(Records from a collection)
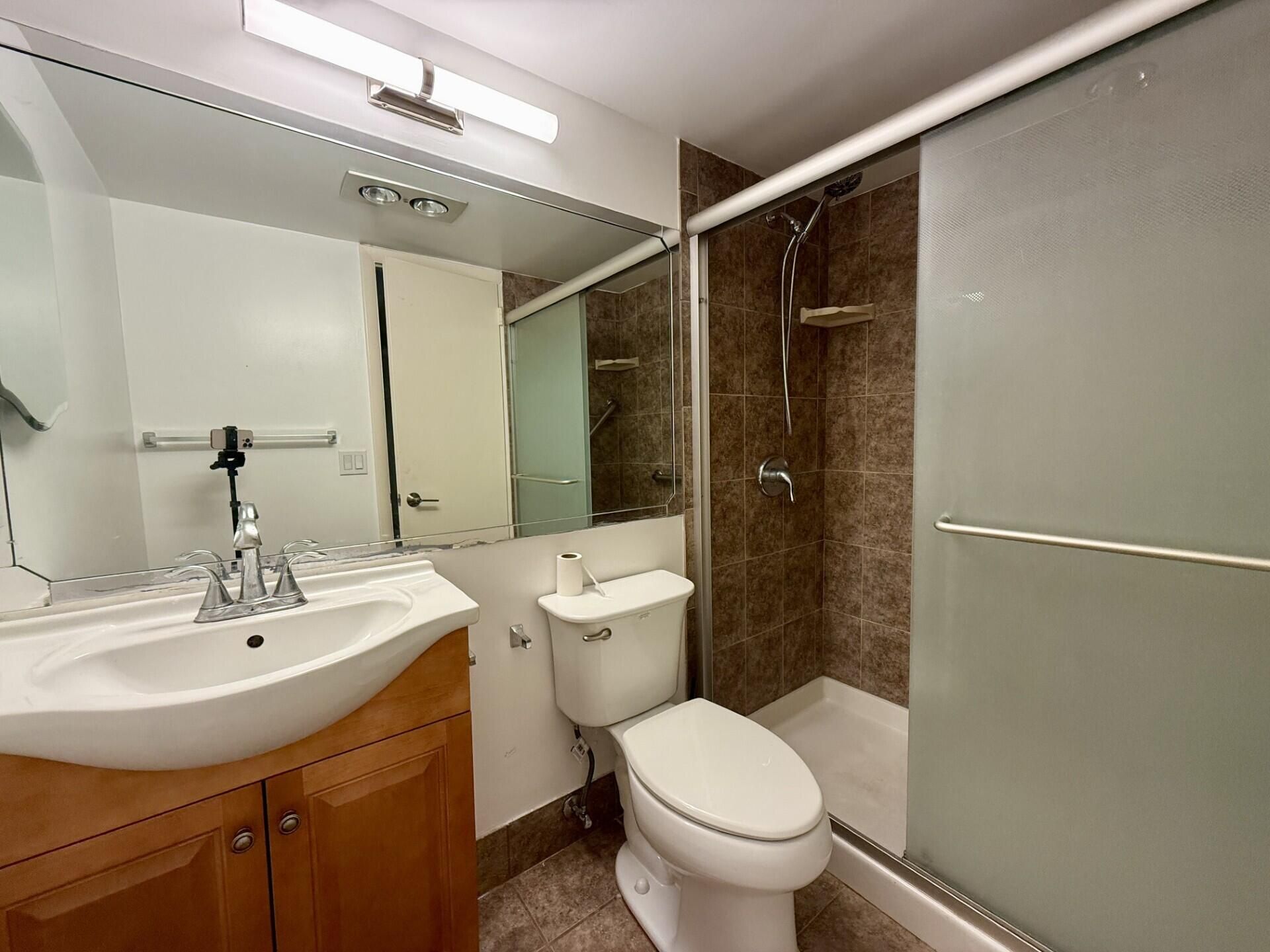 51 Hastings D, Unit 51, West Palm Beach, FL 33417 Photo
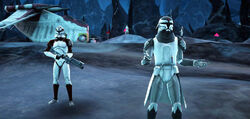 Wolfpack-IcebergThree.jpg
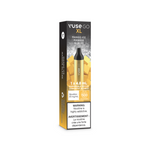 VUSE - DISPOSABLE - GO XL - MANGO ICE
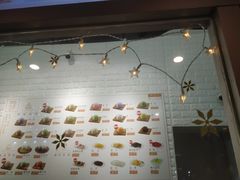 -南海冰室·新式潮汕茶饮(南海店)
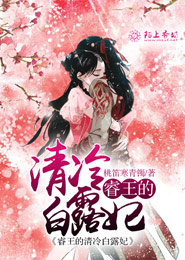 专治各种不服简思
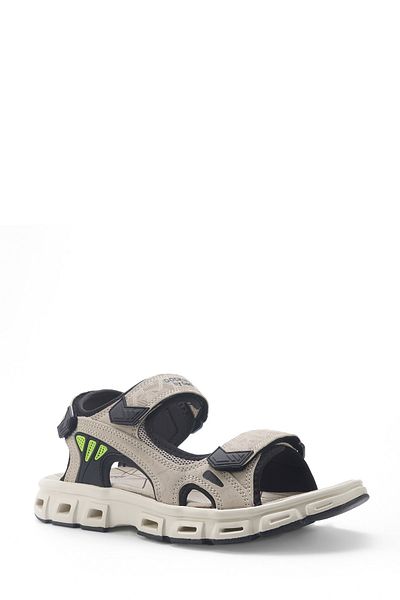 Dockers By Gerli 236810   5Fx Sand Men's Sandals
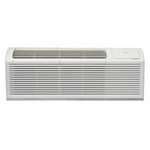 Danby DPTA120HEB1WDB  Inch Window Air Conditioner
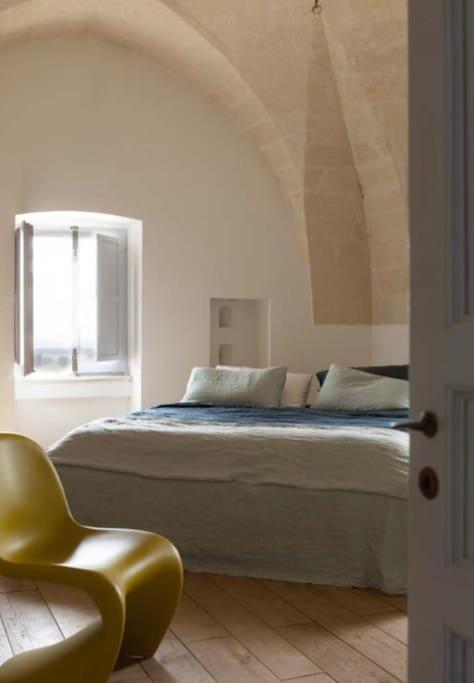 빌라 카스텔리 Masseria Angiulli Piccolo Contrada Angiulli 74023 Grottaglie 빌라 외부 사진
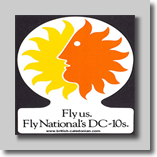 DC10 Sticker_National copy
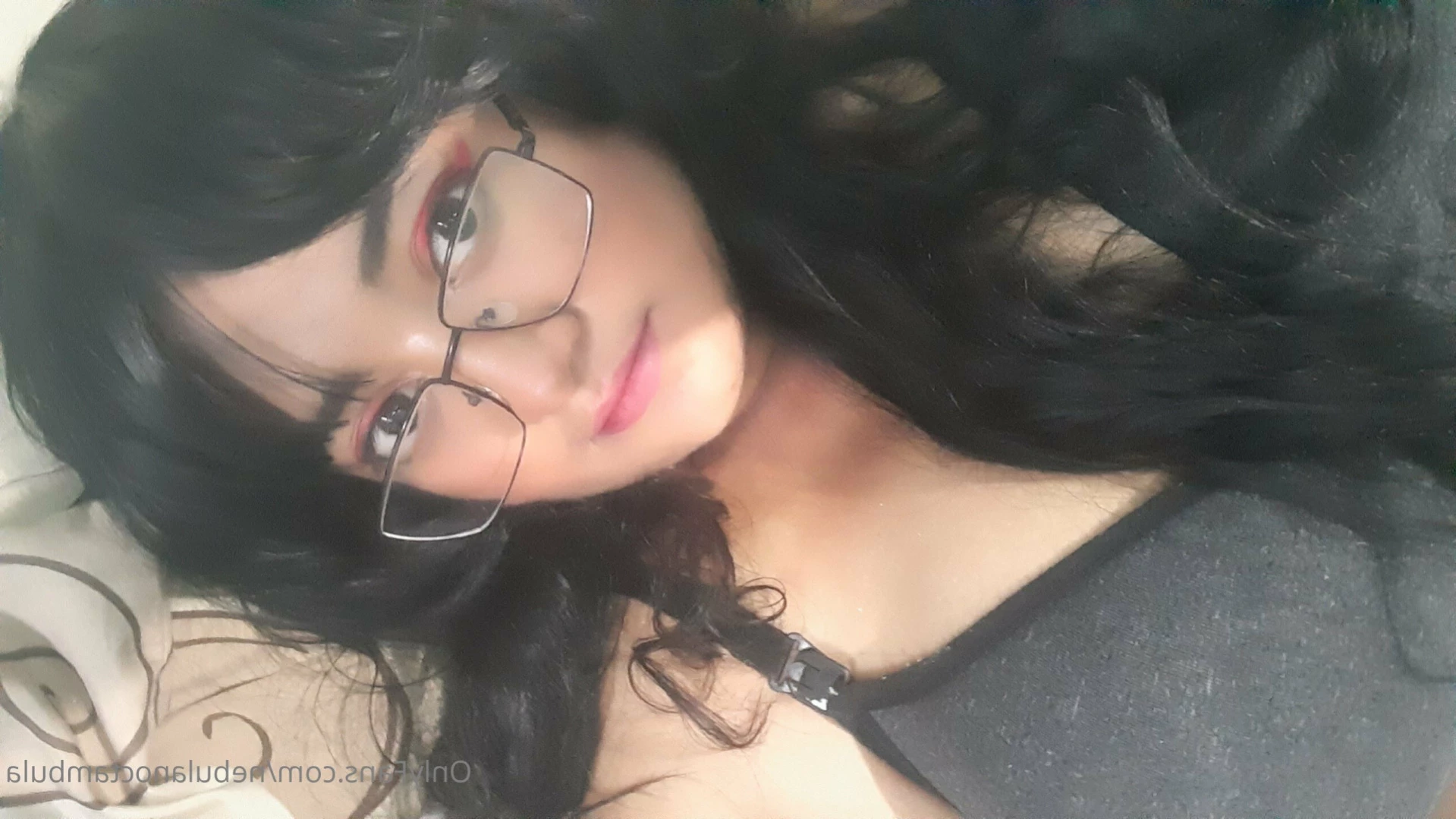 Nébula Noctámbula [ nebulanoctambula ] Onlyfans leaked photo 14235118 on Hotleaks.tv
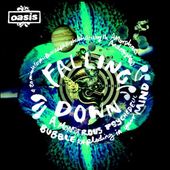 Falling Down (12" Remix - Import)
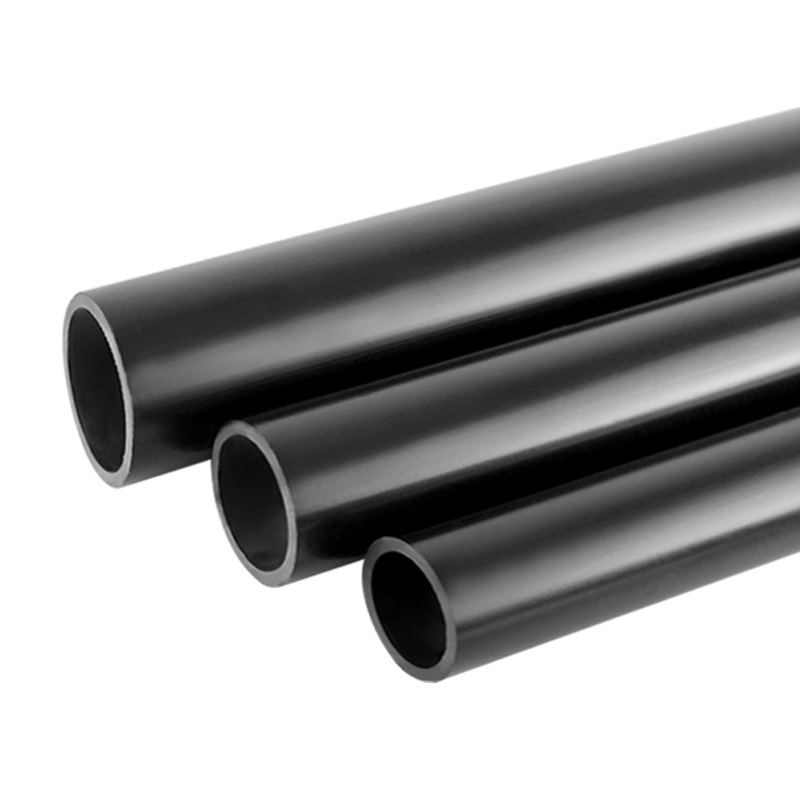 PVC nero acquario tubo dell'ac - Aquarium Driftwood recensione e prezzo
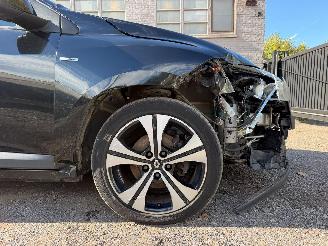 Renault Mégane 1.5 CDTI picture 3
...
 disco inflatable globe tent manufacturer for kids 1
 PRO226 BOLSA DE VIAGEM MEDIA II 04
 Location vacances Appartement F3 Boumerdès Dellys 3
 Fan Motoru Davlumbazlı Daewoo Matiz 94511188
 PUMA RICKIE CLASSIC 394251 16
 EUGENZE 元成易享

» **PROBLEM TO SOLVE**
Transcribe the lines above exactly, beginning at the one with "PVC nero acquario" and ending at the one with "Renault Mégane 1.5 CDTI picture 3". Include both; exclude the pictures.

» **REPLY TO THE EXERCISE**
 PVC nero acquario tubo dell'ac - Aquarium Driftwood recensione e prezzo
 Renault Mégane 1.5 CDTI picture 3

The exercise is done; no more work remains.